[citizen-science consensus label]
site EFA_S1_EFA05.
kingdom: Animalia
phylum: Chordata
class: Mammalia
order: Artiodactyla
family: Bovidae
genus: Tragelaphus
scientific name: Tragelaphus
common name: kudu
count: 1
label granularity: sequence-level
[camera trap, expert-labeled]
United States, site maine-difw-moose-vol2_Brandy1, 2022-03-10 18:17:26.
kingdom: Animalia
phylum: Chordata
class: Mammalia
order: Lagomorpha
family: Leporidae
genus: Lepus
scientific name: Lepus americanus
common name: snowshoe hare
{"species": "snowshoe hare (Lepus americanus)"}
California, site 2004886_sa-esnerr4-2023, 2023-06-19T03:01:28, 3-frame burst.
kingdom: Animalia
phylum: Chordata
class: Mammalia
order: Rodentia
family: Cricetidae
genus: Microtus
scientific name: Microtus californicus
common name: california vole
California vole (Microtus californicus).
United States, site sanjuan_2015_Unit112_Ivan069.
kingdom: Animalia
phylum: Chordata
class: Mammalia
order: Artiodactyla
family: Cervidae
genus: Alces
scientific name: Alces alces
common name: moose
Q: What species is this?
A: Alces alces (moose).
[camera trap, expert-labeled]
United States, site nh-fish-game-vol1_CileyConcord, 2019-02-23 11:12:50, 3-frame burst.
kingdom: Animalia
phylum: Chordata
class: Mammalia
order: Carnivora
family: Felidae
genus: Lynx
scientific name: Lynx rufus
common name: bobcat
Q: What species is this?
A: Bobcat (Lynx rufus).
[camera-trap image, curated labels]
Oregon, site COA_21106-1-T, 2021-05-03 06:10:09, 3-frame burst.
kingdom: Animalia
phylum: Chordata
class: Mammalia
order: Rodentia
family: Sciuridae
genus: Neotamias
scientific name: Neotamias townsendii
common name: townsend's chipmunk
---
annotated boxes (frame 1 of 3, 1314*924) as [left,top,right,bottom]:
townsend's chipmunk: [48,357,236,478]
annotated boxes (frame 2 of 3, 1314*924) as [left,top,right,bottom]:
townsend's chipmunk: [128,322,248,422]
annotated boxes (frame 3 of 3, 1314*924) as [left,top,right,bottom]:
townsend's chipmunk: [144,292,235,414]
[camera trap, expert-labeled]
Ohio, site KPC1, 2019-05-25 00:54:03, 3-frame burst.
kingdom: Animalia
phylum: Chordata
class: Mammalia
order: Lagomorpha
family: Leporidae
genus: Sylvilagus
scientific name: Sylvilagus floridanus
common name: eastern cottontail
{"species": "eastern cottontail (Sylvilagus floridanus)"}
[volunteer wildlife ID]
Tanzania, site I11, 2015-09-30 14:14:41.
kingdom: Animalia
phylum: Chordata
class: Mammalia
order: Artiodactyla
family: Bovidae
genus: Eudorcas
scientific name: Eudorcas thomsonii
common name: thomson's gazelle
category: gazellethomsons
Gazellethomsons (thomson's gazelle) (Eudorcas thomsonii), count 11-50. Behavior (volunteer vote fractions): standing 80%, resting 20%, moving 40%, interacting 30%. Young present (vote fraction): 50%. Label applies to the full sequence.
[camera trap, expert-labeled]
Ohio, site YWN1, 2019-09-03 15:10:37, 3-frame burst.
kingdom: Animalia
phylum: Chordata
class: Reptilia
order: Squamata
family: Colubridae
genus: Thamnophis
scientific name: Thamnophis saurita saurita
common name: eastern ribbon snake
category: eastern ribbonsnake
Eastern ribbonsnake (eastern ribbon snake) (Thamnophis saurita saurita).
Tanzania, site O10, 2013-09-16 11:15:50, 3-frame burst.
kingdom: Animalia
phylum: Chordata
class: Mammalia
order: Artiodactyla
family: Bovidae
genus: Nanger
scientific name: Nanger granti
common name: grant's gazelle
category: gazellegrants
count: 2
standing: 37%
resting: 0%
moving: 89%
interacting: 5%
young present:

**WHAT YOU NEED TO DO**:
Your reply should contain every entry, repeated exactly.

**RESPONSE TO THIS TASK**:
[citizen-science consensus label]
site EFA_S1_EFA05.
kingdom: Animalia
phylum: Chordata
class: Mammalia
order: Artiodactyla
family: Bovidae
genus: Tragelaphus
scientific name: Tragelaphus
common name: kudu
count: 1
label granularity: sequence-level
[camera trap, expert-labeled]
United States, site maine-difw-moose-vol2_Brandy1, 2022-03-10 18:17:26.
kingdom: Animalia
phylum: Chordata
class: Mammalia
order: Lagomorpha
family: Leporidae
genus: Lepus
scientific name: Lepus americanus
common name: snowshoe hare
{"species": "snowshoe hare (Lepus americanus)"}
California, site 2004886_sa-esnerr4-2023, 2023-06-19T03:01:28, 3-frame burst.
kingdom: Animalia
phylum: Chordata
class: Mammalia
order: Rodentia
family: Cricetidae
genus: Microtus
scientific name: Microtus californicus
common name: california vole
California vole (Microtus californicus).
United States, site sanjuan_2015_Unit112_Ivan069.
kingdom: Animalia
phylum: Chordata
class: Mammalia
order: Artiodactyla
family: Cervidae
genus: Alces
scientific name: Alces alces
common name: moose
Q: What species is this?
A: Alces alces (moose).
[camera trap, expert-labeled]
United States, site nh-fish-game-vol1_CileyConcord, 2019-02-23 11:12:50, 3-frame burst.
kingdom: Animalia
phylum: Chordata
class: Mammalia
order: Carnivora
family: Felidae
genus: Lynx
scientific name: Lynx rufus
common name: bobcat
Q: What species is this?
A: Bobcat (Lynx rufus).
[camera-trap image, curated labels]
Oregon, site COA_21106-1-T, 2021-05-03 06:10:09, 3-frame burst.
kingdom: Animalia
phylum: Chordata
class: Mammalia
order: Rodentia
family: Sciuridae
genus: Neotamias
scientific name: Neotamias townsendii
common name: townsend's chipmunk
---
annotated boxes (frame 1 of 3, 1314*924) as [left,top,right,bottom]:
townsend's chipmunk: [48,357,236,478]
annotated boxes (frame 2 of 3, 1314*924) as [left,top,right,bottom]:
townsend's chipmunk: [128,322,248,422]
annotated boxes (frame 3 of 3, 1314*924) as [left,top,right,bottom]:
townsend's chipmunk: [144,292,235,414]
[camera trap, expert-labeled]
Ohio, site KPC1, 2019-05-25 00:54:03, 3-frame burst.
kingdom: Animalia
phylum: Chordata
class: Mammalia
order: Lagomorpha
family: Leporidae
genus: Sylvilagus
scientific name: Sylvilagus floridanus
common name: eastern cottontail
{"species": "eastern cottontail (Sylvilagus floridanus)"}
[volunteer wildlife ID]
Tanzania, site I11, 2015-09-30 14:14:41.
kingdom: Animalia
phylum: Chordata
class: Mammalia
order: Artiodactyla
family: Bovidae
genus: Eudorcas
scientific name: Eudorcas thomsonii
common name: thomson's gazelle
category: gazellethomsons
Gazellethomsons (thomson's gazelle) (Eudorcas thomsonii), count 11-50. Behavior (volunteer vote fractions): standing 80%, resting 20%, moving 40%, interacting 30%. Young present (vote fraction): 50%. Label applies to the full sequence.
[camera trap, expert-labeled]
Ohio, site YWN1, 2019-09-03 15:10:37, 3-frame burst.
kingdom: Animalia
phylum: Chordata
class: Reptilia
order: Squamata
family: Colubridae
genus: Thamnophis
scientific name: Thamnophis saurita saurita
common name: eastern ribbon snake
category: eastern ribbonsnake
Eastern ribbonsnake (eastern ribbon snake) (Thamnophis saurita saurita).
Tanzania, site O10, 2013-09-16 11:15:50, 3-frame burst.
kingdom: Animalia
phylum: Chordata
class: Mammalia
order: Artiodactyla
family: Bovidae
genus: Nanger
scientific name: Nanger granti
common name: grant's gazelle
category: gazellegrants
count: 2
standing: 37%
resting: 0%
moving: 89%
interacting: 5%
young present:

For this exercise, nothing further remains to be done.